┌────────

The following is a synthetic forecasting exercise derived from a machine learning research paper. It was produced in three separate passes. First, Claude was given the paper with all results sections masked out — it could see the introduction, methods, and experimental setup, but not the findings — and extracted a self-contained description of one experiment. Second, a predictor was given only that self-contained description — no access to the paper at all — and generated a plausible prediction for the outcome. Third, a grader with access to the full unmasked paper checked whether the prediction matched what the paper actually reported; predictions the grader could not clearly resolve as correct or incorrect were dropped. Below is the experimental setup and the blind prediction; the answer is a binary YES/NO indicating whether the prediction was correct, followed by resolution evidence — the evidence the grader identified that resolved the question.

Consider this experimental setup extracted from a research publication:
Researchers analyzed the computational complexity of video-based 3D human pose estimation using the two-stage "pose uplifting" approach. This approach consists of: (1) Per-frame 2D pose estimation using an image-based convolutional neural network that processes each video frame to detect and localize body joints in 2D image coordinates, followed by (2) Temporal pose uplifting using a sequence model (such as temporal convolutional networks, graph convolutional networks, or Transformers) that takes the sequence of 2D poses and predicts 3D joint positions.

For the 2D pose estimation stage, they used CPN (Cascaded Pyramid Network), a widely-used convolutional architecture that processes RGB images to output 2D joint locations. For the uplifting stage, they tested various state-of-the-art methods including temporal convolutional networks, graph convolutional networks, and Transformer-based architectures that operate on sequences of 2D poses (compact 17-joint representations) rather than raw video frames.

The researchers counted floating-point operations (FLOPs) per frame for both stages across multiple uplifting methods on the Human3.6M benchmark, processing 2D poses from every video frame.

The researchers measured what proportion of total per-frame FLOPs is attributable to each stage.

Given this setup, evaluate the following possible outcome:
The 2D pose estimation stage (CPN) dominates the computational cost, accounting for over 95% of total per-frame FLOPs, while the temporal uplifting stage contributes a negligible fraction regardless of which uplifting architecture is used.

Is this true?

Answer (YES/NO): NO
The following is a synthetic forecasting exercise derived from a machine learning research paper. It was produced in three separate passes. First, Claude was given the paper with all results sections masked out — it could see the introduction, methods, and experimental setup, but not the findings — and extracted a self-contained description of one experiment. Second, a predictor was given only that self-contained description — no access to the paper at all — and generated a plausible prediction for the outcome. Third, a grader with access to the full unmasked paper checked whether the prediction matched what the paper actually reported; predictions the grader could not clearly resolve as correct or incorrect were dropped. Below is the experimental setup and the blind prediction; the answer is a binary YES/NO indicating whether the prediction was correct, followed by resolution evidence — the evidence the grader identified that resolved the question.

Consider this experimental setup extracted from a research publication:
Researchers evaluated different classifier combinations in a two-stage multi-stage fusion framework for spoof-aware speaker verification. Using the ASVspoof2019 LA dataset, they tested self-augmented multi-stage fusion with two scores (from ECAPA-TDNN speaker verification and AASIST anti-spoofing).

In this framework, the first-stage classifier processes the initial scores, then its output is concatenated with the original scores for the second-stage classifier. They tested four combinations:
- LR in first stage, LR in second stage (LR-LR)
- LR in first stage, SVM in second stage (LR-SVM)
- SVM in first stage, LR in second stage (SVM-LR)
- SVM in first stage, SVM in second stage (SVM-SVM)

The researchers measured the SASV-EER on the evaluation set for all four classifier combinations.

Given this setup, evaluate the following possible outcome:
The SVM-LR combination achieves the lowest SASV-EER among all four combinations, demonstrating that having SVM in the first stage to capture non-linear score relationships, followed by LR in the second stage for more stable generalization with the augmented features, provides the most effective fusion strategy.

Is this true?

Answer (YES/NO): NO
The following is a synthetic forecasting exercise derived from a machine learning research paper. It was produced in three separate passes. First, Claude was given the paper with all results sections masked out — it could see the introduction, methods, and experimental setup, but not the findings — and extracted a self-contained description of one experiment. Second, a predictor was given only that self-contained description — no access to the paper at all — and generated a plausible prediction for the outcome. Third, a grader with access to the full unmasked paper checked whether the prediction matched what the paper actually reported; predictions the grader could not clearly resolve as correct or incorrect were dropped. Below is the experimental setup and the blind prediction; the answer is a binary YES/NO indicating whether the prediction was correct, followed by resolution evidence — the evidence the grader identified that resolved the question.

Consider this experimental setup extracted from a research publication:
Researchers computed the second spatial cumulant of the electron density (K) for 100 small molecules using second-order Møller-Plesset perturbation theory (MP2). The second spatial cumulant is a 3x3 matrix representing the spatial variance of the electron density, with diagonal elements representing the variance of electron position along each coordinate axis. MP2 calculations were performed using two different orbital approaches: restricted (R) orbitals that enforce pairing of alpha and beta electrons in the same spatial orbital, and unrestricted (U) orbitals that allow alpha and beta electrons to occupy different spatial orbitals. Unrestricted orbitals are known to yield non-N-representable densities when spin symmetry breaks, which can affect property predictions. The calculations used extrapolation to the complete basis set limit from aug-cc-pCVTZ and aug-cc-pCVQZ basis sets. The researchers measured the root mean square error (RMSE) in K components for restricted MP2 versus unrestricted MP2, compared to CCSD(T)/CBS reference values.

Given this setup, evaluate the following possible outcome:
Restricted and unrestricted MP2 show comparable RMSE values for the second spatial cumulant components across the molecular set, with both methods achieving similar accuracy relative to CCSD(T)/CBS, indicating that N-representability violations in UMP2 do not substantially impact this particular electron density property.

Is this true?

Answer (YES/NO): NO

└────────

## YOUR INSTRUCTIONS
Your reply must be a faithful copy of each entry above.

## ANSWER TO THIS TASK
The following is a synthetic forecasting exercise derived from a machine learning research paper. It was produced in three separate passes. First, Claude was given the paper with all results sections masked out — it could see the introduction, methods, and experimental setup, but not the findings — and extracted a self-contained description of one experiment. Second, a predictor was given only that self-contained description — no access to the paper at all — and generated a plausible prediction for the outcome. Third, a grader with access to the full unmasked paper checked whether the prediction matched what the paper actually reported; predictions the grader could not clearly resolve as correct or incorrect were dropped. Below is the experimental setup and the blind prediction; the answer is a binary YES/NO indicating whether the prediction was correct, followed by resolution evidence — the evidence the grader identified that resolved the question.

Consider this experimental setup extracted from a research publication:
Researchers analyzed the computational complexity of video-based 3D human pose estimation using the two-stage "pose uplifting" approach. This approach consists of: (1) Per-frame 2D pose estimation using an image-based convolutional neural network that processes each video frame to detect and localize body joints in 2D image coordinates, followed by (2) Temporal pose uplifting using a sequence model (such as temporal convolutional networks, graph convolutional networks, or Transformers) that takes the sequence of 2D poses and predicts 3D joint positions.

For the 2D pose estimation stage, they used CPN (Cascaded Pyramid Network), a widely-used convolutional architecture that processes RGB images to output 2D joint locations. For the uplifting stage, they tested various state-of-the-art methods including temporal convolutional networks, graph convolutional networks, and Transformer-based architectures that operate on sequences of 2D poses (compact 17-joint representations) rather than raw video frames.

The researchers counted floating-point operations (FLOPs) per frame for both stages across multiple uplifting methods on the Human3.6M benchmark, processing 2D poses from every video frame.

The researchers measured what proportion of total per-frame FLOPs is attributable to each stage.

Given this setup, evaluate the following possible outcome:
The 2D pose estimation stage (CPN) dominates the computational cost, accounting for over 95% of total per-frame FLOPs, while the temporal uplifting stage contributes a negligible fraction regardless of which uplifting architecture is used.

Is this true?

Answer (YES/NO): NO
The following is a synthetic forecasting exercise derived from a machine learning research paper. It was produced in three separate passes. First, Claude was given the paper with all results sections masked out — it could see the introduction, methods, and experimental setup, but not the findings — and extracted a self-contained description of one experiment. Second, a predictor was given only that self-contained description — no access to the paper at all — and generated a plausible prediction for the outcome. Third, a grader with access to the full unmasked paper checked whether the prediction matched what the paper actually reported; predictions the grader could not clearly resolve as correct or incorrect were dropped. Below is the experimental setup and the blind prediction; the answer is a binary YES/NO indicating whether the prediction was correct, followed by resolution evidence — the evidence the grader identified that resolved the question.

Consider this experimental setup extracted from a research publication:
Researchers evaluated different classifier combinations in a two-stage multi-stage fusion framework for spoof-aware speaker verification. Using the ASVspoof2019 LA dataset, they tested self-augmented multi-stage fusion with two scores (from ECAPA-TDNN speaker verification and AASIST anti-spoofing).

In this framework, the first-stage classifier processes the initial scores, then its output is concatenated with the original scores for the second-stage classifier. They tested four combinations:
- LR in first stage, LR in second stage (LR-LR)
- LR in first stage, SVM in second stage (LR-SVM)
- SVM in first stage, LR in second stage (SVM-LR)
- SVM in first stage, SVM in second stage (SVM-SVM)

The researchers measured the SASV-EER on the evaluation set for all four classifier combinations.

Given this setup, evaluate the following possible outcome:
The SVM-LR combination achieves the lowest SASV-EER among all four combinations, demonstrating that having SVM in the first stage to capture non-linear score relationships, followed by LR in the second stage for more stable generalization with the augmented features, provides the most effective fusion strategy.

Is this true?

Answer (YES/NO): NO
The following is a synthetic forecasting exercise derived from a machine learning research paper. It was produced in three separate passes. First, Claude was given the paper with all results sections masked out — it could see the introduction, methods, and experimental setup, but not the findings — and extracted a self-contained description of one experiment. Second, a predictor was given only that self-contained description — no access to the paper at all — and generated a plausible prediction for the outcome. Third, a grader with access to the full unmasked paper checked whether the prediction matched what the paper actually reported; predictions the grader could not clearly resolve as correct or incorrect were dropped. Below is the experimental setup and the blind prediction; the answer is a binary YES/NO indicating whether the prediction was correct, followed by resolution evidence — the evidence the grader identified that resolved the question.

Consider this experimental setup extracted from a research publication:
Researchers computed the second spatial cumulant of the electron density (K) for 100 small molecules using second-order Møller-Plesset perturbation theory (MP2). The second spatial cumulant is a 3x3 matrix representing the spatial variance of the electron density, with diagonal elements representing the variance of electron position along each coordinate axis. MP2 calculations were performed using two different orbital approaches: restricted (R) orbitals that enforce pairing of alpha and beta electrons in the same spatial orbital, and unrestricted (U) orbitals that allow alpha and beta electrons to occupy different spatial orbitals. Unrestricted orbitals are known to yield non-N-representable densities when spin symmetry breaks, which can affect property predictions. The calculations used extrapolation to the complete basis set limit from aug-cc-pCVTZ and aug-cc-pCVQZ basis sets. The researchers measured the root mean square error (RMSE) in K components for restricted MP2 versus unrestricted MP2, compared to CCSD(T)/CBS reference values.

Given this setup, evaluate the following possible outcome:
Restricted and unrestricted MP2 show comparable RMSE values for the second spatial cumulant components across the molecular set, with both methods achieving similar accuracy relative to CCSD(T)/CBS, indicating that N-representability violations in UMP2 do not substantially impact this particular electron density property.

Is this true?

Answer (YES/NO): NO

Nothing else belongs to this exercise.